I found this short sermon which I gave last year at a quiet day for a nearby Parish. I delivered it during early morning Mass before we began the day 'proper'. It has spurred me on to write this Sundays sermon, which I am distracting myself from doing as we speak!
Although I do not hope to turn again
Although I do not hope
Although I do not hope to turn
Wavering between the profit and the loss
In this brief transit where the dreams cross
The twilight between birth and dying
(Bless me father) though I do not wish to wish these things
From the wide window towards the granite shore
The white sails still fly seaward, seaward flying
This is the time of tension between dying and birth
The place of solitude where dreams cross
Between two shores,
But when the voices shaken from the yew-tree drift away
Let the other yew be shaken and reply.
Blessèd sister, holy mother, spirit of the fountain, spirit of the garden,
Suffer us not to mock ourselves with falsehood
Teach us to care and not to care
Teach us to sit still
Even among these doubts,
Our peace in His will.
And spirit of the river, spirit of the sea,
Suffer me not to be separated
And let my cry come unto Thee.
TS Eliot wrote Ash Wednesday, the quintessential Lenten poem at a time of great emotional upheaval for himself. Lent is a time of upheaval for us all, for the individual and the whole of creation. We are all looking for the meaning, the clarity of vision which Jesus had as He journeyed through the days before His death. We need to ask ourselves what we want and what we are truly looking for. Those of us who are on Lenten fasts need to ask ourselves what we are genuinely hungry for, what creates the emptiness we feel inside. This is a time, as Eliot said, when we dare not hope to turn to the light. It is still cold and the ground is still hard, but the daffodils are coming up, ready to open their golden carpet for the risen Lord. The birds are practicing their new songs and the trees are forming buds, all creation is anticipating the coming of the King. Except us, for our lives are busy and our attention spans short. We, the ones to whom God calls at this time of year, ‘come back to me with all your heart!’ we need to respond obediently and joyfully. We need to see more clearly and love God more dearly, to be aware of His individual and collective plan, to see our place in the holistic, perfect plan God has for all humanity and to thank God for fitting us in, not to fit God into our lives when it suits us.

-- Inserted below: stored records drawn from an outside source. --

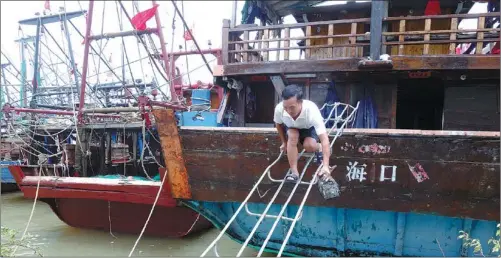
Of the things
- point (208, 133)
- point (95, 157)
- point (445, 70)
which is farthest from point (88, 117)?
point (445, 70)

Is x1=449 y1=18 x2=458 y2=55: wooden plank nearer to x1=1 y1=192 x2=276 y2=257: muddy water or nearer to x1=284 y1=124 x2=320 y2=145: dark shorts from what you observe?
x1=284 y1=124 x2=320 y2=145: dark shorts

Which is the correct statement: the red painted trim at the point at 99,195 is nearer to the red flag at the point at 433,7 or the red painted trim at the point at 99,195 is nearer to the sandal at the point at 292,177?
the sandal at the point at 292,177

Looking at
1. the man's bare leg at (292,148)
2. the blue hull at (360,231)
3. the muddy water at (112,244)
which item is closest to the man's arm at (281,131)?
the man's bare leg at (292,148)

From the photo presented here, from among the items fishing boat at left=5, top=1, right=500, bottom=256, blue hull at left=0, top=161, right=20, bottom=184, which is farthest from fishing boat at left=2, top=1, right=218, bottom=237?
blue hull at left=0, top=161, right=20, bottom=184

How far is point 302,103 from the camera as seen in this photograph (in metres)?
3.60

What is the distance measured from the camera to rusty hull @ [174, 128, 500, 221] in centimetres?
370

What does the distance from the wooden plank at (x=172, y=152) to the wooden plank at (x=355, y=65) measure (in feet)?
7.17

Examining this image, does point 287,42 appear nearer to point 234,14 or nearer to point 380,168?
point 234,14

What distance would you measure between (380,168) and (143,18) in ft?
21.4

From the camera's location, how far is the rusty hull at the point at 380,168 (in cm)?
370

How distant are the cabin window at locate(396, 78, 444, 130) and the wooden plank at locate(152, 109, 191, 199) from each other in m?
4.67

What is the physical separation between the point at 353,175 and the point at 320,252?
135cm

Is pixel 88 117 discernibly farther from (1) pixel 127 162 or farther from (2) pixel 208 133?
(2) pixel 208 133

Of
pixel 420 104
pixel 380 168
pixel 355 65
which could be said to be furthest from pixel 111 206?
pixel 420 104
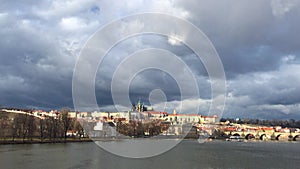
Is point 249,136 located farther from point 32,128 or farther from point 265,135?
point 32,128

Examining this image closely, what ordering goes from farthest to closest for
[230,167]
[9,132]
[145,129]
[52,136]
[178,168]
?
[145,129] → [52,136] → [9,132] → [230,167] → [178,168]

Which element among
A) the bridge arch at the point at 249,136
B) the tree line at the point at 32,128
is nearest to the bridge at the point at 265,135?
the bridge arch at the point at 249,136

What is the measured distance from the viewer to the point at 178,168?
19969 millimetres

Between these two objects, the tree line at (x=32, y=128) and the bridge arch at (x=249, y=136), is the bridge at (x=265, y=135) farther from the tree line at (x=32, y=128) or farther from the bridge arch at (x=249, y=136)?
the tree line at (x=32, y=128)

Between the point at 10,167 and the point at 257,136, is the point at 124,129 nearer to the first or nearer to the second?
the point at 257,136

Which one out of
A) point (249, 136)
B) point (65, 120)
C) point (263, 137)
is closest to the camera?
point (65, 120)

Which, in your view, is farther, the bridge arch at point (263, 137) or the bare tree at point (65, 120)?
the bridge arch at point (263, 137)

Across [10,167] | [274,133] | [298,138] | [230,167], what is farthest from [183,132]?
[10,167]

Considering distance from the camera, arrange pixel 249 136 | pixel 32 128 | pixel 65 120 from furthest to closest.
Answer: pixel 249 136 → pixel 65 120 → pixel 32 128

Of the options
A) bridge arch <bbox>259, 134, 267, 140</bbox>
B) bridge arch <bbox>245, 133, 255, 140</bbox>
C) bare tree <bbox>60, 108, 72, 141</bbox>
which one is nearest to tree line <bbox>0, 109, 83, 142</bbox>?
bare tree <bbox>60, 108, 72, 141</bbox>

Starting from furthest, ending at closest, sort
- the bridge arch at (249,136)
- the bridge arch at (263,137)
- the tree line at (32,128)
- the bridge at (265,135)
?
the bridge arch at (249,136) < the bridge arch at (263,137) < the bridge at (265,135) < the tree line at (32,128)

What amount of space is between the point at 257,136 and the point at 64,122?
66.3 meters

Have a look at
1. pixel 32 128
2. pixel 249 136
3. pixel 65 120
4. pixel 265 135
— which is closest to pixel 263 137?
pixel 265 135

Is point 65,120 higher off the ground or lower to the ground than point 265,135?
higher
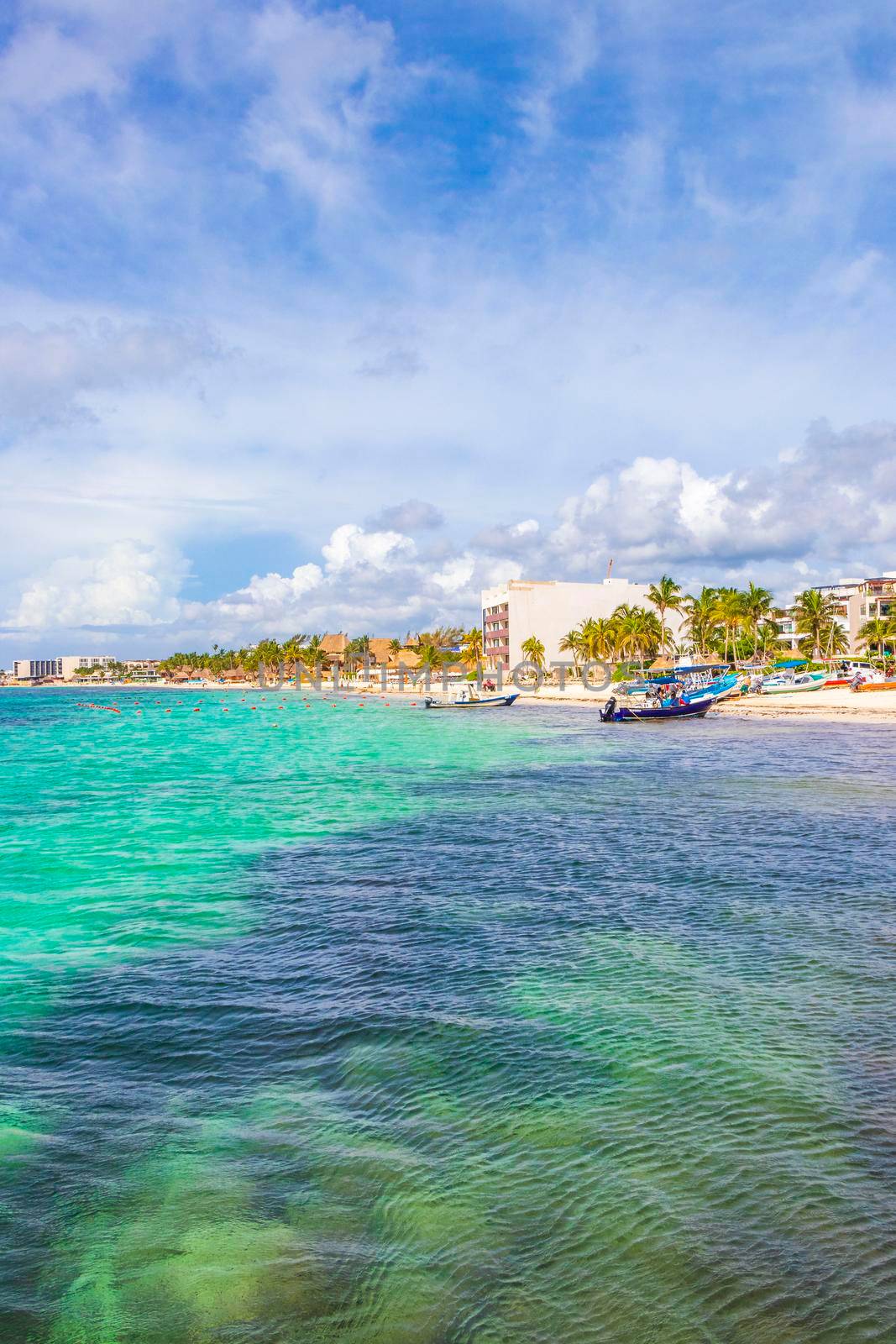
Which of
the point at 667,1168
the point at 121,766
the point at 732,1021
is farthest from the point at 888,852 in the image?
the point at 121,766

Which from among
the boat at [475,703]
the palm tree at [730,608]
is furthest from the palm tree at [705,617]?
the boat at [475,703]

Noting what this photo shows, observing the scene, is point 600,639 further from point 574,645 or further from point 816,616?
point 816,616

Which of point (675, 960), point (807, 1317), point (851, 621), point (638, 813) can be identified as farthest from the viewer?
point (851, 621)

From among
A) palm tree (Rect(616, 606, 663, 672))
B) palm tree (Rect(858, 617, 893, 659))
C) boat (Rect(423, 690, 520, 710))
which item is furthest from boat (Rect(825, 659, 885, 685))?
boat (Rect(423, 690, 520, 710))

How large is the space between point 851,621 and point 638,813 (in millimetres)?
123999

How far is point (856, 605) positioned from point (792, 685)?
61562 mm

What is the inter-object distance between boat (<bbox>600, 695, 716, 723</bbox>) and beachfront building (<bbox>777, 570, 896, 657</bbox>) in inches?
2404

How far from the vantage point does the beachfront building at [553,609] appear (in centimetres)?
13400

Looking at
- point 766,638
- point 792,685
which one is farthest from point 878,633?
point 792,685

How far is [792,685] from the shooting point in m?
81.1

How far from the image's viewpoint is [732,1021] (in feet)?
32.1

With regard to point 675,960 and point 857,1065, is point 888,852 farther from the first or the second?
point 857,1065

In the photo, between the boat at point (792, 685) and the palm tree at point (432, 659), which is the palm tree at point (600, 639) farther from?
the palm tree at point (432, 659)

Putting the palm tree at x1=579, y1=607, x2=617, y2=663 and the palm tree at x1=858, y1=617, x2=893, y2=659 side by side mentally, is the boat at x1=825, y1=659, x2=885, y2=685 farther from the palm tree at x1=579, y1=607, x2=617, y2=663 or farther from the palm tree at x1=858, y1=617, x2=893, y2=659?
the palm tree at x1=579, y1=607, x2=617, y2=663
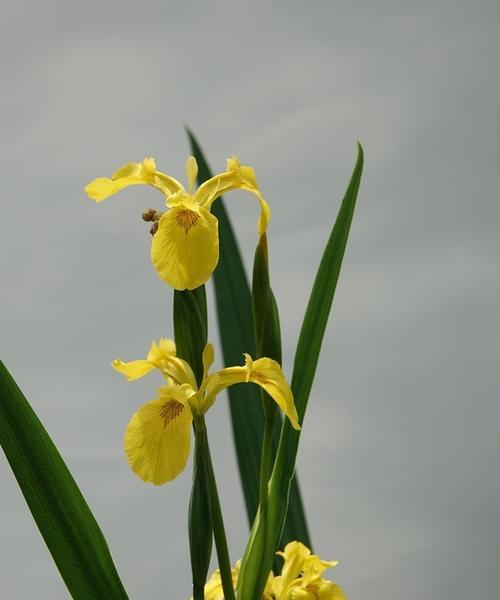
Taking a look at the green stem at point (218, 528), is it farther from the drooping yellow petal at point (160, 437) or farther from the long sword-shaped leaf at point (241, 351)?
the long sword-shaped leaf at point (241, 351)

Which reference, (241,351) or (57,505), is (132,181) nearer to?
(57,505)

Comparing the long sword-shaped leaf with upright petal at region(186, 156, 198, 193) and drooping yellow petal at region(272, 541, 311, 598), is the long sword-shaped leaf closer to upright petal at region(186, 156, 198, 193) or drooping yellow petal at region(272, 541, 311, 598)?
drooping yellow petal at region(272, 541, 311, 598)

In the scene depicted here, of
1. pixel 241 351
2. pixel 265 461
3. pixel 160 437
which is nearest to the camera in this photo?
pixel 160 437

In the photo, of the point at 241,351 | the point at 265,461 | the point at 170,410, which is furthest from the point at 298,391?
the point at 241,351

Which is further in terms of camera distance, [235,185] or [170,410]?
[235,185]

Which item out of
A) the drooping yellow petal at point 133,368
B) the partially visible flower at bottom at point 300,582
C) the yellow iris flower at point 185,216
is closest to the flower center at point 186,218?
the yellow iris flower at point 185,216

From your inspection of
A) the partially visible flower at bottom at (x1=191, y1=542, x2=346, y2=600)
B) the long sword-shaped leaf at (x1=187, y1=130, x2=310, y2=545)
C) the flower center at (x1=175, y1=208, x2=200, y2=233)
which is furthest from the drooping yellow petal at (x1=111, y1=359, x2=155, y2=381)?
the long sword-shaped leaf at (x1=187, y1=130, x2=310, y2=545)
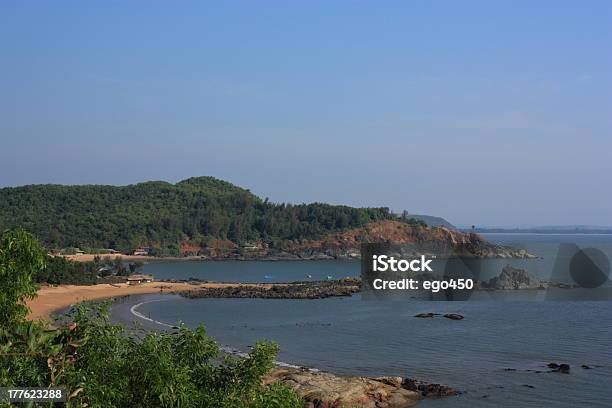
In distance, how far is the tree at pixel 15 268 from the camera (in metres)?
10.6

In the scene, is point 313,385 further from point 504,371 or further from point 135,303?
point 135,303

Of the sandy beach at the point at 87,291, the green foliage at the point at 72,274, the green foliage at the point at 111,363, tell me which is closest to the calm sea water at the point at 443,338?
the sandy beach at the point at 87,291

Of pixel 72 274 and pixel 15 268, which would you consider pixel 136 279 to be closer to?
pixel 72 274

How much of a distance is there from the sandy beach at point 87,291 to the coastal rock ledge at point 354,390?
1108 inches

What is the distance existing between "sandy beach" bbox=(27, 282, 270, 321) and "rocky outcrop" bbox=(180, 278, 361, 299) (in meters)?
3.51

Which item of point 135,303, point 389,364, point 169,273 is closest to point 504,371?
point 389,364

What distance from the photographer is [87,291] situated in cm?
7125

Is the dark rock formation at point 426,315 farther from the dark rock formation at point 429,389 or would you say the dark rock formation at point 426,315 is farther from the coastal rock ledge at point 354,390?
the dark rock formation at point 429,389

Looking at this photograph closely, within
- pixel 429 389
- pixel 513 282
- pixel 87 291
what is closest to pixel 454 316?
pixel 513 282

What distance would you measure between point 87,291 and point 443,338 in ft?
132

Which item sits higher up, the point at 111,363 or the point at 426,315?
the point at 111,363

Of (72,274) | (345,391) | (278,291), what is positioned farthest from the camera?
(278,291)

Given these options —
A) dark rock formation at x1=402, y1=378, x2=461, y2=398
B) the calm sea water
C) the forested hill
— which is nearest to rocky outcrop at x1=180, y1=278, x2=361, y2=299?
the calm sea water

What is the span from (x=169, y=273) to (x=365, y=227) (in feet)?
197
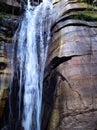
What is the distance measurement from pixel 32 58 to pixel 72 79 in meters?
3.41

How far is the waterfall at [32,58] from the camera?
11463 mm

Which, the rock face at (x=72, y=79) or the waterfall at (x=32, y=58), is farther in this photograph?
the waterfall at (x=32, y=58)

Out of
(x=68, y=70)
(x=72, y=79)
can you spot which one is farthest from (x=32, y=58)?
(x=72, y=79)

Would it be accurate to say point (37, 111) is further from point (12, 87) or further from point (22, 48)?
point (22, 48)

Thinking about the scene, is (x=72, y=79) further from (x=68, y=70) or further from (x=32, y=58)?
(x=32, y=58)

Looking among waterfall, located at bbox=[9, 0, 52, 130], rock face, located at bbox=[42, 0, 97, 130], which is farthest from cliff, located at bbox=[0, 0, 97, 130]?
waterfall, located at bbox=[9, 0, 52, 130]

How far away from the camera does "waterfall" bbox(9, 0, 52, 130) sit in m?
11.5

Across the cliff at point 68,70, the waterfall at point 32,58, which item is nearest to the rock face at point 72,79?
the cliff at point 68,70

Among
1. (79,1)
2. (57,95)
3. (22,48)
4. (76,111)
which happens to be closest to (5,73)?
(22,48)

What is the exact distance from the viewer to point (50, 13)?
49.7 ft

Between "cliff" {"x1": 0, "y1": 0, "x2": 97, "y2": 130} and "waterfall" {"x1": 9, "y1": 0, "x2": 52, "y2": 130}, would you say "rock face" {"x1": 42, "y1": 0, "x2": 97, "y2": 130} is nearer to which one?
"cliff" {"x1": 0, "y1": 0, "x2": 97, "y2": 130}

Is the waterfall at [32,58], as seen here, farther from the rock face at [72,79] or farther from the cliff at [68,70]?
the rock face at [72,79]

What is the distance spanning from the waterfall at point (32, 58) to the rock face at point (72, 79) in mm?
735

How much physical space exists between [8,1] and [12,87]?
578 cm
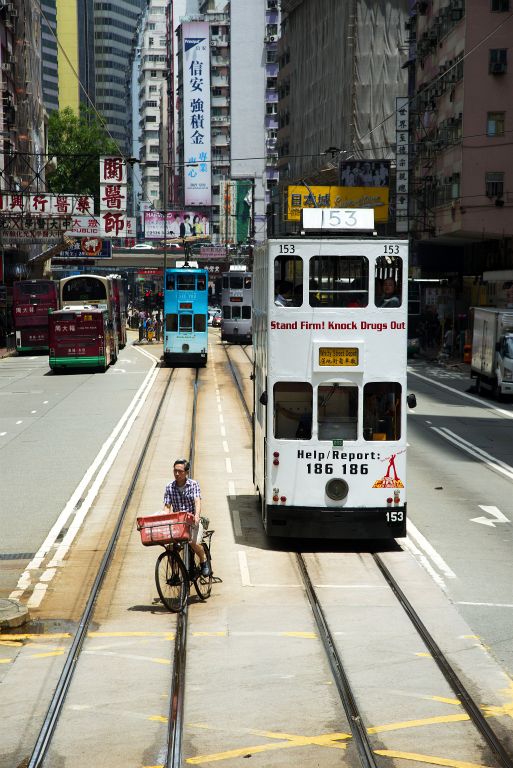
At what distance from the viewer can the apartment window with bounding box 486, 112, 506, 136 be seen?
6253 centimetres

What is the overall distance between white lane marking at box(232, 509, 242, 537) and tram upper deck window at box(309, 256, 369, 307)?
4429 mm

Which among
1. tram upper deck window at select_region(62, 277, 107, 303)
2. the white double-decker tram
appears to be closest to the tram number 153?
the white double-decker tram

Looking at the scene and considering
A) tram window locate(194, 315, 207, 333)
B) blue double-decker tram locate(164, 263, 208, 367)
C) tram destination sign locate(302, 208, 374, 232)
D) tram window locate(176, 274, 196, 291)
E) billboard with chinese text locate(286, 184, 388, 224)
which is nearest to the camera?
tram destination sign locate(302, 208, 374, 232)

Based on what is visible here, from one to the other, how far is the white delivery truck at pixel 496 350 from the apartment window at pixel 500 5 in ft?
74.9

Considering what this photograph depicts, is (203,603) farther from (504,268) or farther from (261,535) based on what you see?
(504,268)

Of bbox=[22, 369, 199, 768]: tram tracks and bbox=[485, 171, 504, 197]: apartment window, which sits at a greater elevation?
bbox=[485, 171, 504, 197]: apartment window

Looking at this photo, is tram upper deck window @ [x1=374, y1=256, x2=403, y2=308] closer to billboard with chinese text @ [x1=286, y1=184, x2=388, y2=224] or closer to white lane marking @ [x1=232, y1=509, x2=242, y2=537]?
white lane marking @ [x1=232, y1=509, x2=242, y2=537]

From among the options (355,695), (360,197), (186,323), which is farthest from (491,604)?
(360,197)

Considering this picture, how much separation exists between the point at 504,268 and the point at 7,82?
41.5 m

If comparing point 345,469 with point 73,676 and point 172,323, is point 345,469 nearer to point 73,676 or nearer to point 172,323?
point 73,676

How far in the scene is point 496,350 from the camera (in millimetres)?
43656

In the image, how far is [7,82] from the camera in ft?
285

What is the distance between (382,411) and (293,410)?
4.45 ft

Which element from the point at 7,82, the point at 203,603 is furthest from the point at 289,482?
the point at 7,82
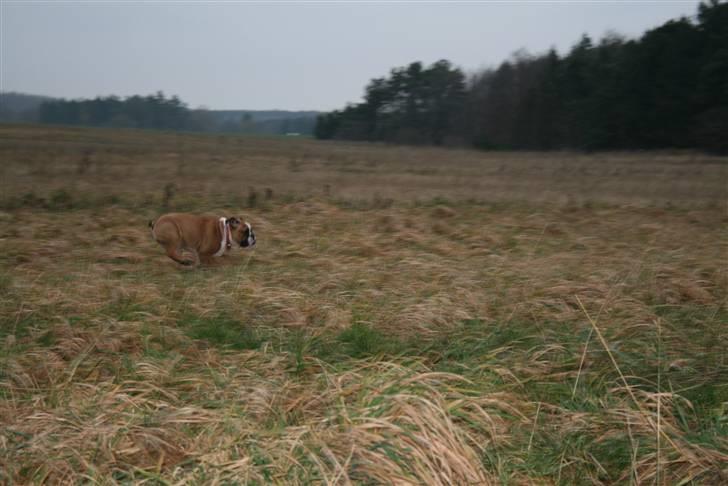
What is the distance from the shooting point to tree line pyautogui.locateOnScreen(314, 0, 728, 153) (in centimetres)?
3625

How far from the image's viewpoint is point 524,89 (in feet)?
177

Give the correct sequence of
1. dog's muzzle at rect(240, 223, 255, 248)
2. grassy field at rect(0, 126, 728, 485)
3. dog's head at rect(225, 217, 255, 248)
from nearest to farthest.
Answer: grassy field at rect(0, 126, 728, 485) → dog's head at rect(225, 217, 255, 248) → dog's muzzle at rect(240, 223, 255, 248)

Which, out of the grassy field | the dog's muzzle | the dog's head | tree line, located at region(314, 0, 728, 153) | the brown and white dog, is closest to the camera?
the grassy field

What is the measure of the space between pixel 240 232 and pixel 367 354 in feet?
12.8

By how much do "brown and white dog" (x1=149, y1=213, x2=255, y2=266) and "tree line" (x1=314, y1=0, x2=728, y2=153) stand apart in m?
30.8

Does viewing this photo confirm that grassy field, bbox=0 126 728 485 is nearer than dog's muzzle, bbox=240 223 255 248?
Yes

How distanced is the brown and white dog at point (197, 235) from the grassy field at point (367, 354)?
12.7 inches

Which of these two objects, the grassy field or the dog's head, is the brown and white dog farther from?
the grassy field

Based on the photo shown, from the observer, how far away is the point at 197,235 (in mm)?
9328

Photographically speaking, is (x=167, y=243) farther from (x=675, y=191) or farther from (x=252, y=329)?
(x=675, y=191)

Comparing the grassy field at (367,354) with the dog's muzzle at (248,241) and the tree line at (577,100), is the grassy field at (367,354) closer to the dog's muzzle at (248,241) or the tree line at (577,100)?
the dog's muzzle at (248,241)

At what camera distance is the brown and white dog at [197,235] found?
9125mm

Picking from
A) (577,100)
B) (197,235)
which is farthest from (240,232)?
(577,100)

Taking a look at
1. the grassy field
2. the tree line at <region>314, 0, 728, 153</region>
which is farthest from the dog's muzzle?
the tree line at <region>314, 0, 728, 153</region>
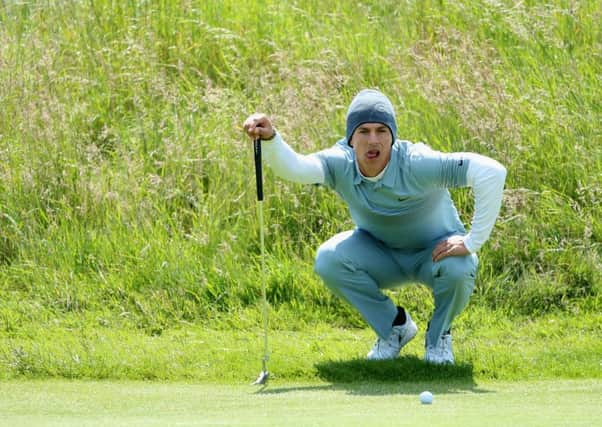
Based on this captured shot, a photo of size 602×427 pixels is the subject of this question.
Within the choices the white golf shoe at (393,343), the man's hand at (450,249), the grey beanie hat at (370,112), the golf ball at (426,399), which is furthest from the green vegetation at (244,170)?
the grey beanie hat at (370,112)

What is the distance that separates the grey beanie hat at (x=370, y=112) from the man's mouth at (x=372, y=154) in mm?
142

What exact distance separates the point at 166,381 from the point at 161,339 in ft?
3.06

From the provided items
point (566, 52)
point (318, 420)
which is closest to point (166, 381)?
point (318, 420)

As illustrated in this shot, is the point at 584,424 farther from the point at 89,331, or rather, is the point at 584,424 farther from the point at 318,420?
the point at 89,331

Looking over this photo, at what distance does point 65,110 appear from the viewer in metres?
9.42

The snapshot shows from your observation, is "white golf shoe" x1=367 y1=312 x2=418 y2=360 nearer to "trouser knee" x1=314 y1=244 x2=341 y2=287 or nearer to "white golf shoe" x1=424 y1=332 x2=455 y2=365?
"white golf shoe" x1=424 y1=332 x2=455 y2=365

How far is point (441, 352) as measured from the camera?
6.09 m

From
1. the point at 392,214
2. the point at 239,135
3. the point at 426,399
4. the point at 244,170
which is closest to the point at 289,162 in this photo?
the point at 392,214

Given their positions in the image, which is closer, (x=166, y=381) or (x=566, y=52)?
(x=166, y=381)

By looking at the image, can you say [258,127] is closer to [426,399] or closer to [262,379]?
[262,379]

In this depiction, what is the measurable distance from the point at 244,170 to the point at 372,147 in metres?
2.85

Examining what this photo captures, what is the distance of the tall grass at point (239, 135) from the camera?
7.66m

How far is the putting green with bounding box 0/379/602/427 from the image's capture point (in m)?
4.32

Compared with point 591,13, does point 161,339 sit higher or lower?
lower
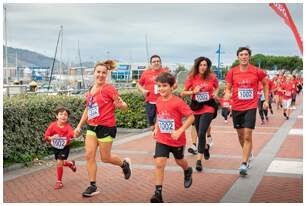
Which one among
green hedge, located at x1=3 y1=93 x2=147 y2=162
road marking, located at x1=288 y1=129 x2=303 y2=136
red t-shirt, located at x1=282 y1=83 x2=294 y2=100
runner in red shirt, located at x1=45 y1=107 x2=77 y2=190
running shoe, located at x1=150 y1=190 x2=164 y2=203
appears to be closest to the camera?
running shoe, located at x1=150 y1=190 x2=164 y2=203

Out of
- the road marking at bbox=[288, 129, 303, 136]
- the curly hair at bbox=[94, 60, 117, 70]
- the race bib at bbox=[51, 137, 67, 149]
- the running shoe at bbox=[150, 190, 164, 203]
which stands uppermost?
the curly hair at bbox=[94, 60, 117, 70]

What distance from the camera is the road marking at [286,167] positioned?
7328 millimetres

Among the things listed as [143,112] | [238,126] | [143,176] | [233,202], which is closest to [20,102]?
[143,176]

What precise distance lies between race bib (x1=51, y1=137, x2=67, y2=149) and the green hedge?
141 centimetres

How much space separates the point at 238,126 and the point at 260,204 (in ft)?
7.16

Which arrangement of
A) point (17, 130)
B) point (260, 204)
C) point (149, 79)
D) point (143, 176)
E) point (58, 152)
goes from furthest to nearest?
point (149, 79) → point (17, 130) → point (143, 176) → point (58, 152) → point (260, 204)

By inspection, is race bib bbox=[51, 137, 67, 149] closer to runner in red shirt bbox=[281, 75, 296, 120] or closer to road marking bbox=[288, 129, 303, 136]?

This is a time to re-evaluate our relationship with Him, to value this time between birth and death, to sate our hunger with the word of God and the Bread of life and not to welcome the risen Lord with full bellies and empty hearts on Easter Sunday morning.
It is essential that, to come back to the Lord with heads raised to him and hearts on fire to meet Him that we make ourselves ready, that we turn again, with our whole bodies, minds and lives, all of us, the whole I am, to God. Turn again and look for the path to salvation.
This is not the day for great theological discussion; it is the day for honest prayer and listening to the word of God. It is a day to take a step back from the pressures of modern life and to turn ourselves to the coming Easter. I don’t want to sound like a member of the flower power movement, but it is a day to turn again to the pattern of all creation and to look to the Lord in love, and to look to His coming Passion and death and to be aware, with no embarrassment, no fear and no discomfort that HE DID THAT FOR ME. We need to honestly ask why. And to honestly respond to that love. We need to come back, with all our heart, but from love and gratitude, in a fervour borne of our understanding of this most beautiful relationship between God and Man.